The Hollywood dream factory exists for one reason: to make money. Lots of it.
Unfortunately for profit-fixated studio executives, audiences are discerning and unpredictable so when a filmmaker accidentally stumbles upon a winning formula, competitors hurriedly churn out half-baked imitations in the hope that lightning might strike twice or thrice.
In 2013, Sandra Bullock and Melissa McCarthy generated a tidy profit at the box office in the mismatched buddy cop comedy, The Heat.
They sizzled thanks to a tight script, peppered with one-liners and visual gags, and the glorious on-screen chemistry of the leads.
Two years later, Reese Witherspoon and Sofia Vergara attempt in vain to peddle us Hot Pursuit, a mismatched cop ‘n’ crook comedy that should be retitled The Tepid.
Scriptwriters David Feeney and John Quaintance demonstrate a woefully limited understanding of their stereotypical female characters by targeting menstrual cycles, designer heels, lingerie and faux lesbianism for cheap laughs.
More troubling, the heroines are unlikeable in the midst of various shoot-outs and chases because they spend so much time bickering about their appearance and what they have concealed in their “chestal region”.
We quickly realise, the entire enterprise is a giant boob. Officer Rose Cooper (Witherspoon) is the laughing stock of San Antonio Police Department after an unfortunate incident with a taser gun.
Captain Emmett (John Carroll Lynch) offers her a chance at redemption by accompanying Deputy US Marshal Jackson (Richard T Jones) to the home of Felipe Riva (Vincent Laresca), a cartel informant, who has agreed to testify against notorious kingpin Vincente Cortez (Joaquin Cosio) at a court hearing in Dallas. Rose and Jackson arrive at the Riva homestead shortly before masked gunmen open fire.
Heading for the garage, Rose discovers Felipe’s terrified wife Daniella (Vergara) cowering in the back seat of a convertible.

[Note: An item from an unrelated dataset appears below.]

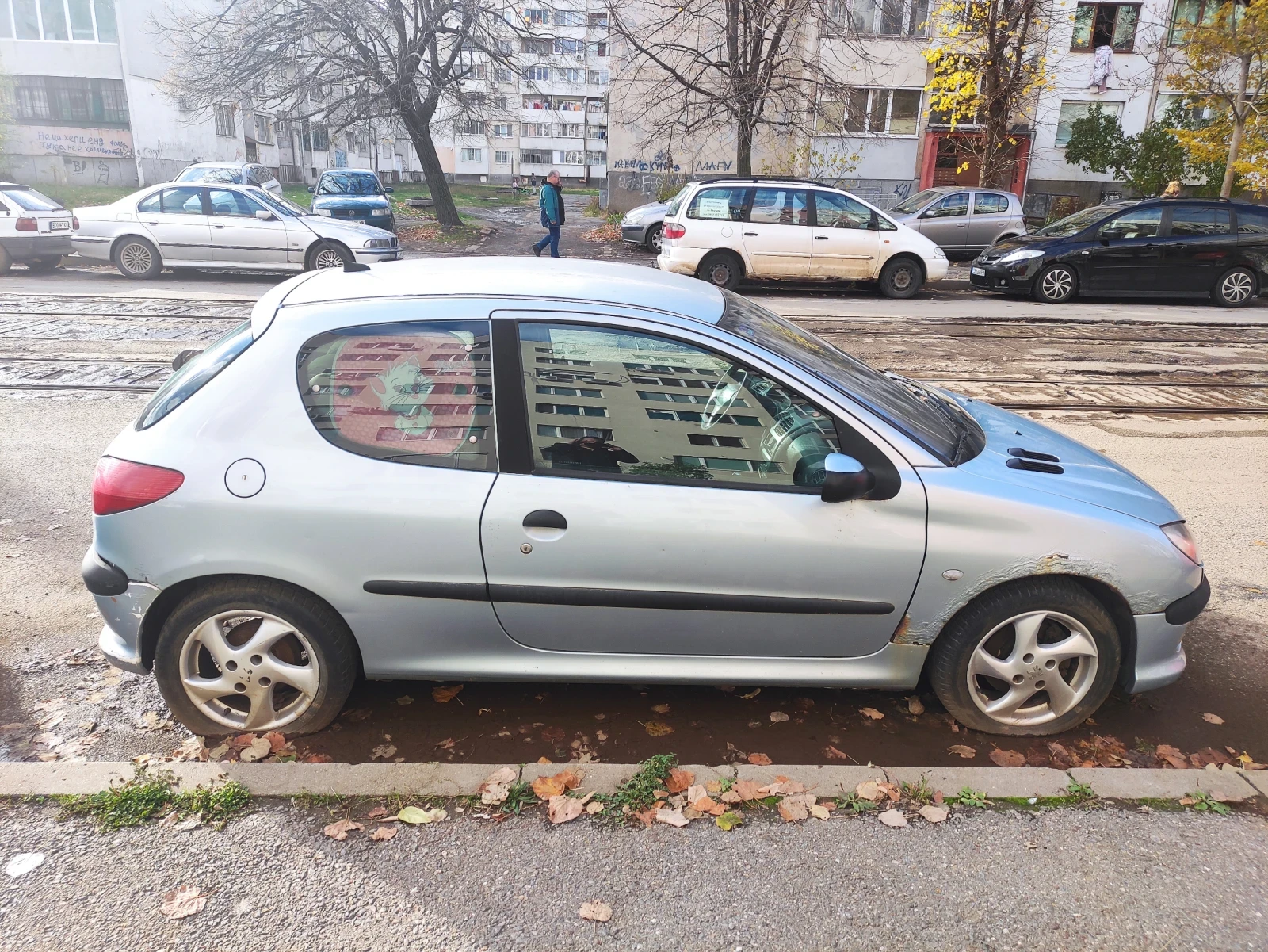 Peugeot 206, снимка 1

The two women flee the bullet-riddled scene at high speed. In order to keep control of the hysterical spouse, Rose handcuffs herself to Daniella, which proves costly with Cortez’s henchmen and Detectives Hauser (Matthew Del Negro) and Dixon (Michael Mosley) on their trail.
“It’s my mission to get you to Dallas by 8am,” barks Rose, whose stern facade cracks when she catches the eye of a hunky farm hand called Randy (Robert Kazinsky), who digs her focus and intensity.
Occasionally, broad physical comedy warrants a chuckle, but it’s invariably followed by another poorly conceived and executed tumbleweed moment.
Witherspoon and Vergara are squandered in malnourished roles, trading insults about their respective height and Colombian accent.
There’s only one thing to do: lock up both actresses and throw away the key.